Even beyond these challenges, AMPs are hardly a panacea, often representing the new old-fashioned way of making sure that users are prevented from accessing full website functionality — while locking web designers into a Google-owned walled garden. In this respect, AMPs are to mobile-friendliness as airport fast food is to hunger.

Beyond AMP implementation (22 percent), varying percentages of marketer respondents told Unbounce that they had been trying such speed-enhancing tactics as using content delivery networks (CDNs) (14 percent), minimizing reliance upon JavaScript and CSS (38 percent), running speed audits (39 percent), and implementing back-end fixes (43 percent).
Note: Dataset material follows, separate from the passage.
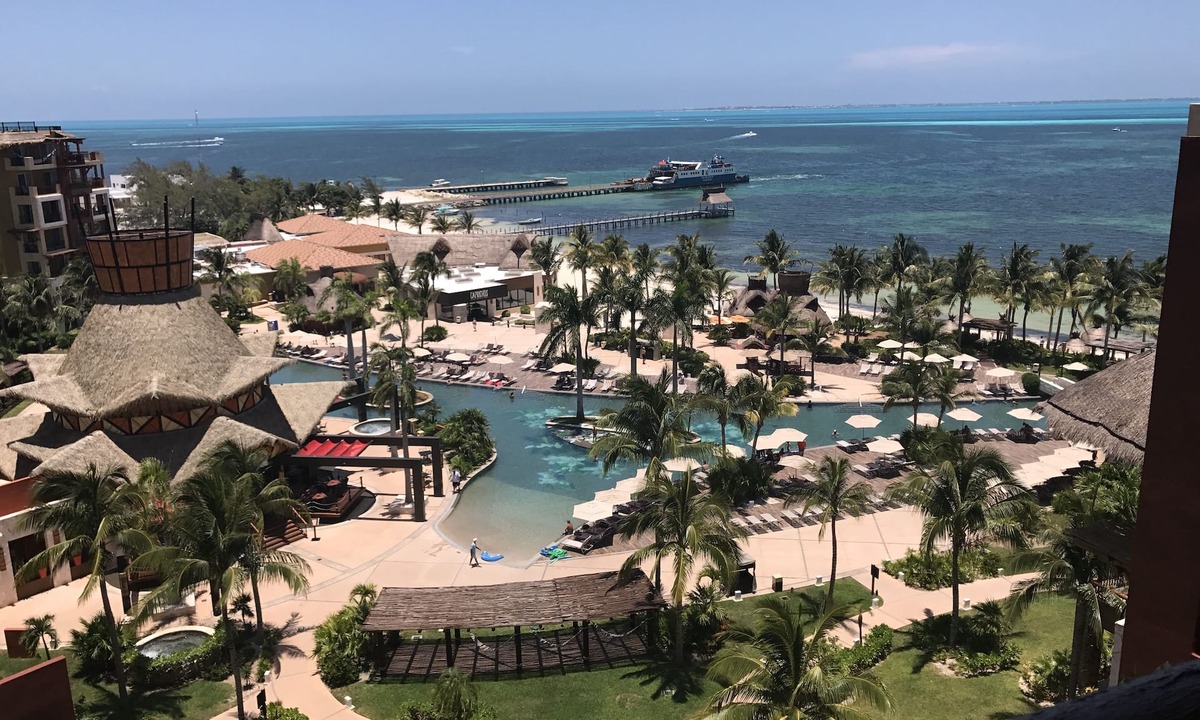 Playa Mujeres Resort | ESCAPE THE WINTER BLUES IN CANCUN AT A 5-STAR RESORT 1BR/2BA OCEAN FRONT SUITE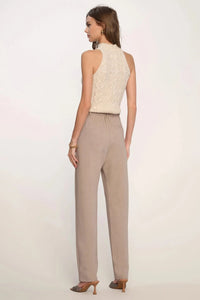 PLEATED FRONT TROUSER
The only tactic that a majority of marketer respondents reported adopting: optimizing media files like images and video (57 percent).
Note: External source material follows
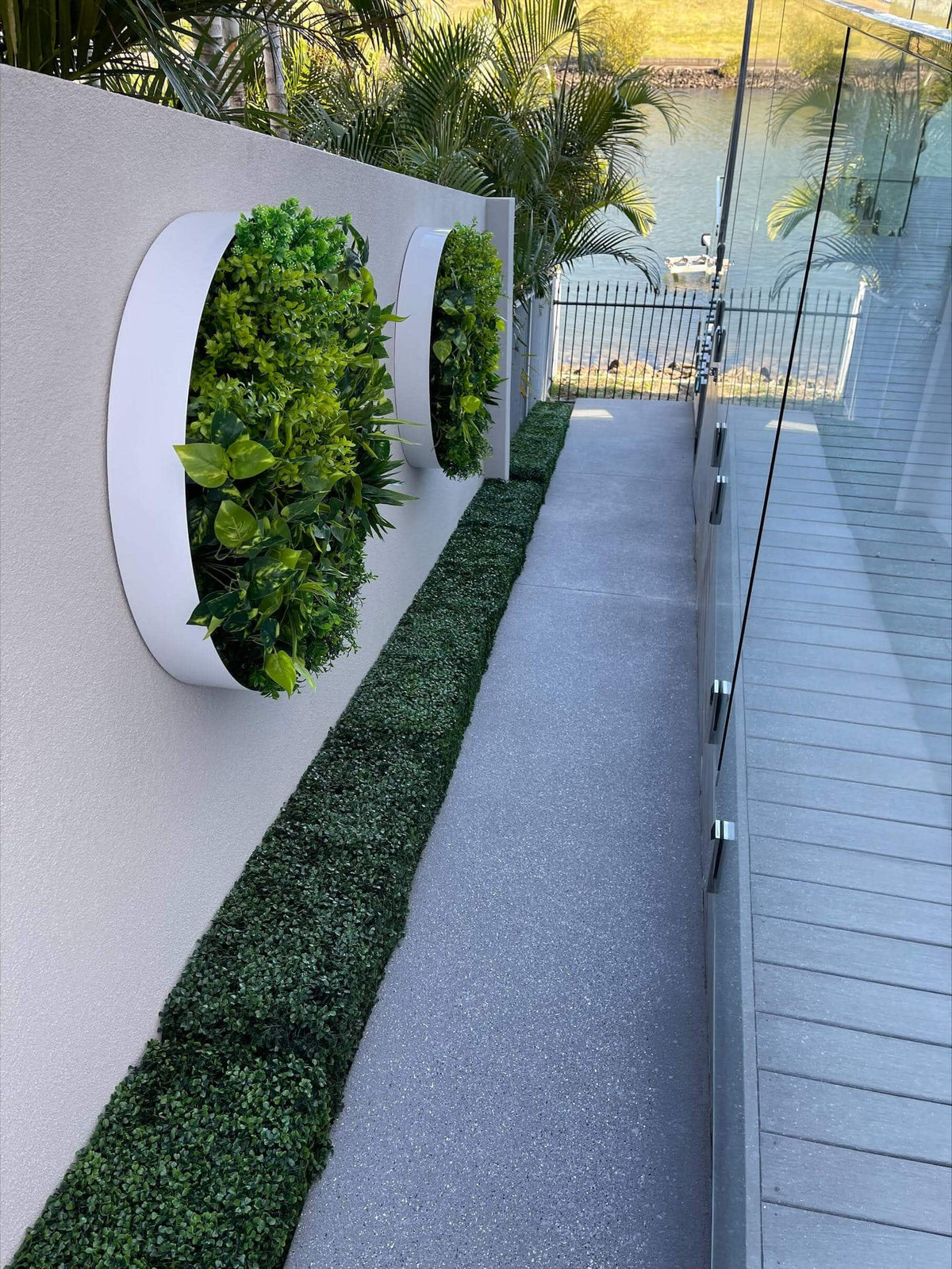 Portable Boxwood Hedge UV Resistant 25cm High 100cm Long - Image 5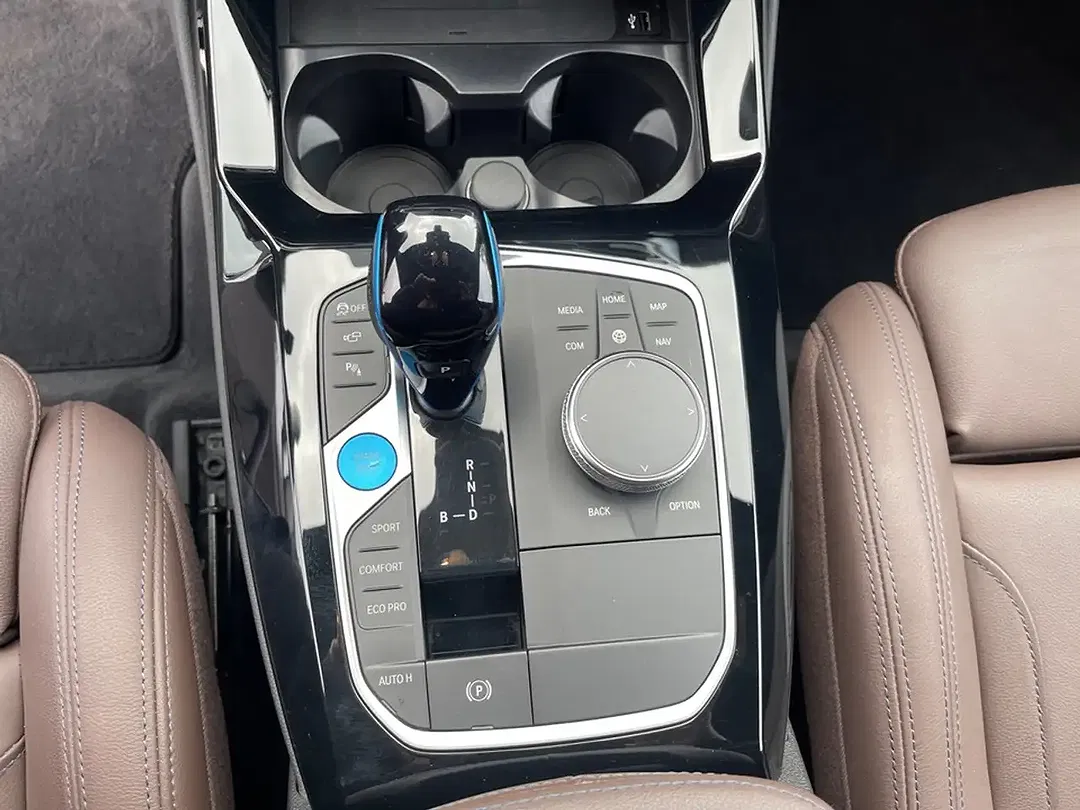 BMW iX3 - Thumbnail 11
All of these (well, most of these) may be well and good, but it appears that something crucial is missing from this list.

What if the problem of page-load speed is more simply solved?

The observer effect

For its part, Unbounce does include in a list of brief, bulletpointed tips on page-speed optimization: “Remove unnecessary plugins, add-ons, and scripts. Think hard about what you need to include.”

But that’s all it says on that point. Almost the entire rest of the report is dedicated to preaching the gospel of the Church of AMPs.

So let’s revisit the topic of those “unnecessary” third-party widgets.

Somewhere between 77 percent and 90 percent of websites contain at least one third-party ad tracker. 20 percent of the top 500 sites, as rated by Alexa, have been caught using at least 50 trackers at once.

Moreover, trackers are the curse that keep on cursing; some trackers offer “piggyback” access to other trackers not actually originally on the site — exponentially increasing the initial trackers’ impact on page speed (to say nothing of privacy, compliance, and other concerns).

How slow does slow get? Ghostery’s “Tracker Tax” study found that removing trackers from webpages improved loading speed by more than 55.44 percent on average. Or, put another way, your trackers may be doubling your page-load time — if not more. The worst page-speed offender in Ghostery’s study was cracked.com; Ghostery found it to have a page-load time of 126.5 seconds (over 2 minutes). With trackers blocked, Ghostery found that cracked.com’s load time decreased to a much shorter (albeit still quite high) 13.3 seconds.

But, some marketers might plaintively protest at this point, how will we ever learn where our leads are coming from or retarget our visitors without our third-party widgets?

Physicists have found that the mere fact of observing or recording certain phenomena changes the results. This is called the “observer effect”.

The observer effect applies in marketing, too. The very tools that observe the behaviors of your website’s visitors have the power to change those behaviors — often to the point of them leaving (and possibly never coming back). Additionally, aggregated over time, these observations are driving more sweeping and lasting behavior — the installation of ad blockers, the use of Tor and VPNs, and so on.

“[Trackers] can add to page load times, while simultaneously eating up consumers’ data,” points out Rahul Chadha. “This type of degradation of the user experience can sometimes be enough to drive audiences elsewhere.”

To wit, the more marketers try to track their audience:

  • The smaller they make that audience
  • The less reachable they make that audience, and
  • The less reliable and valuable they make their own audience data.

So be judicious. Try to keep yourself to but a very few tracking tools that, first, are the best vetted (to prevent piggybacking and cross-scripting site (XSS) attacks), and second, will provide the most essential and most actionable information. 

Otherwise, if you try to track all the data of all your visitors all at once, you may wind up with little to show for your efforts — except a website so slow that there’ll eventually be no visitors left to track.